**DIRECTIONS FOR THIS TASK**
Retype all of the listing exactly, passing over any picture you find.

....

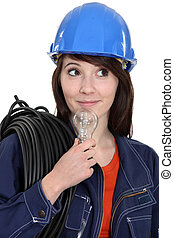 Female electrician with a lightbulb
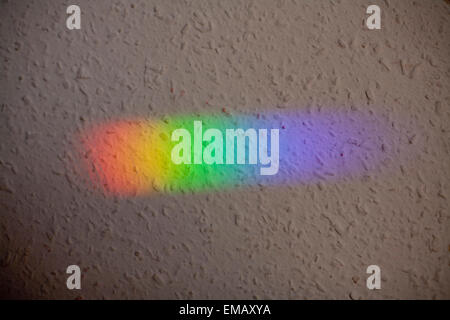 Natural light reflection on the wall as a rainbow. Color spectrum - Stock Photo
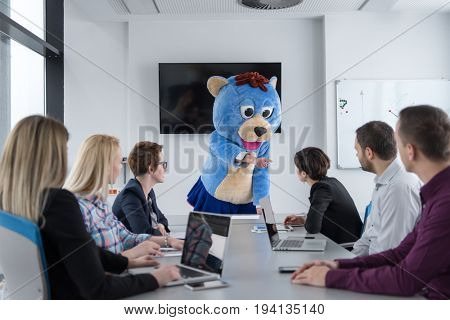 Boss dresed as teddy bear having fun with bussines people in modern corporate office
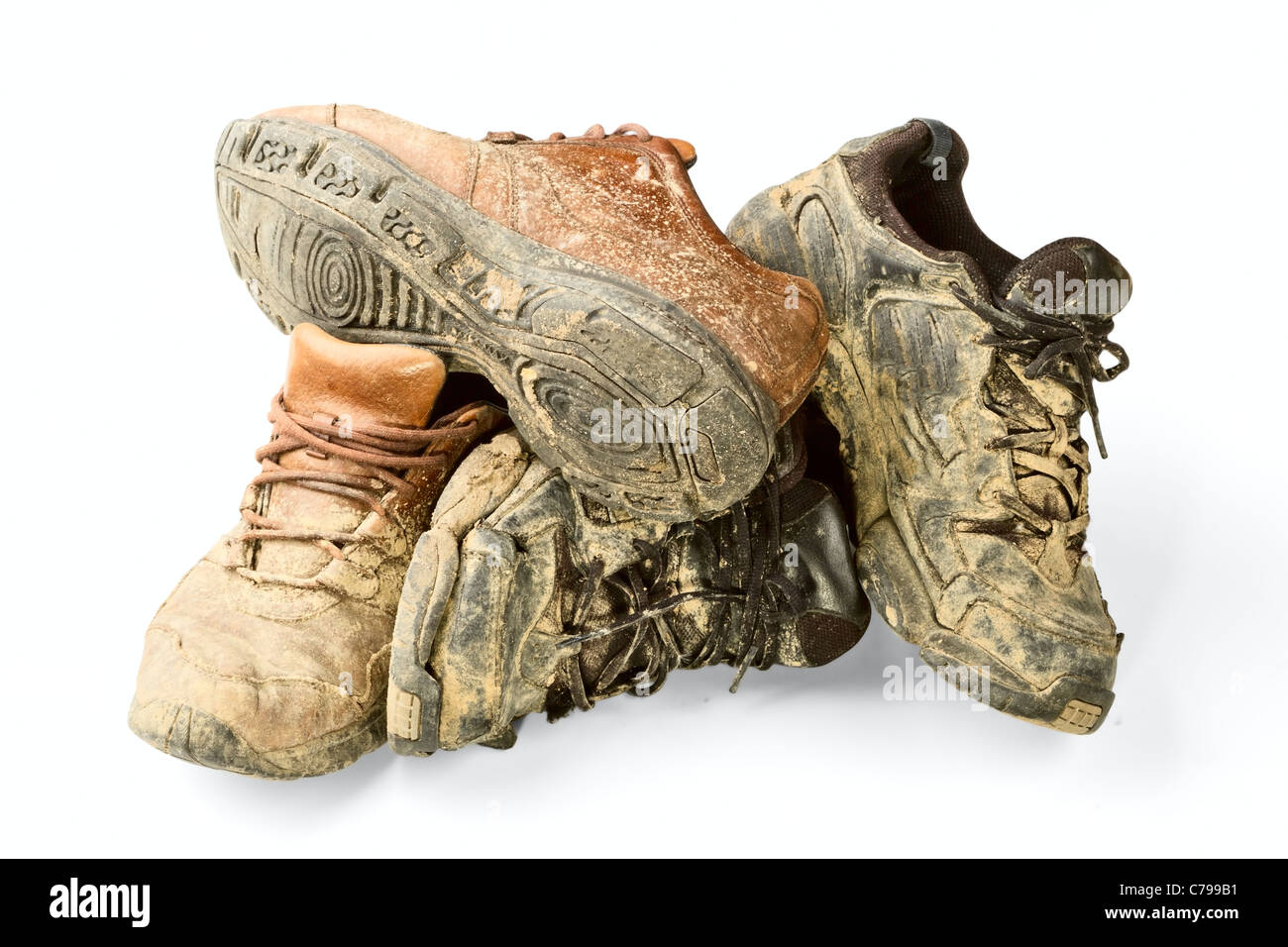 dirty trainer isolated on a white background - Stock Image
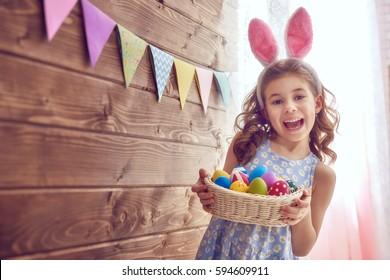 イースターの日にウサギの耳を着ているかわいい子供。塗られた卵のバスケットを持って女の子。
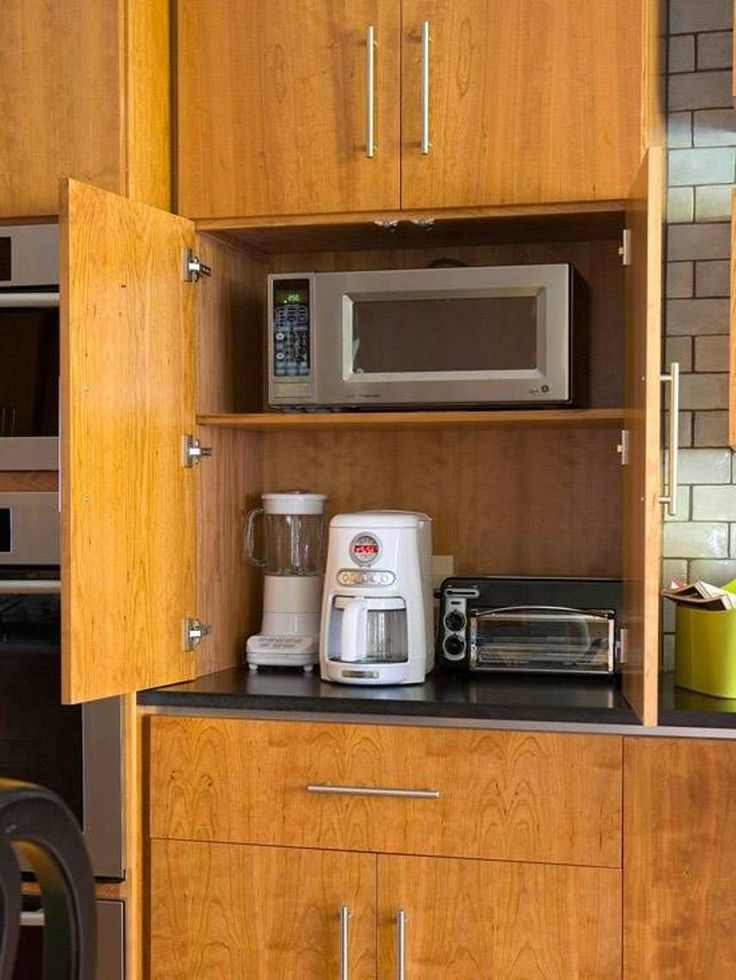 Tucking small appliances into cabinets for organize a for Kitchens for small kitchens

....

**EXERCISE OUTPUT**
 Female electrician with a lightbulb
 Natural light reflection on the wall as a rainbow. Color spectrum - Stock Photo
 Boss dresed as teddy bear having fun with bussines people in modern corporate office
 dirty trainer isolated on a white background - Stock Image
 イースターの日にウサギの耳を着ているかわいい子供。塗られた卵のバスケットを持って女の子。
 Tucking small appliances into cabinets for organize a for Kitchens for small kitchens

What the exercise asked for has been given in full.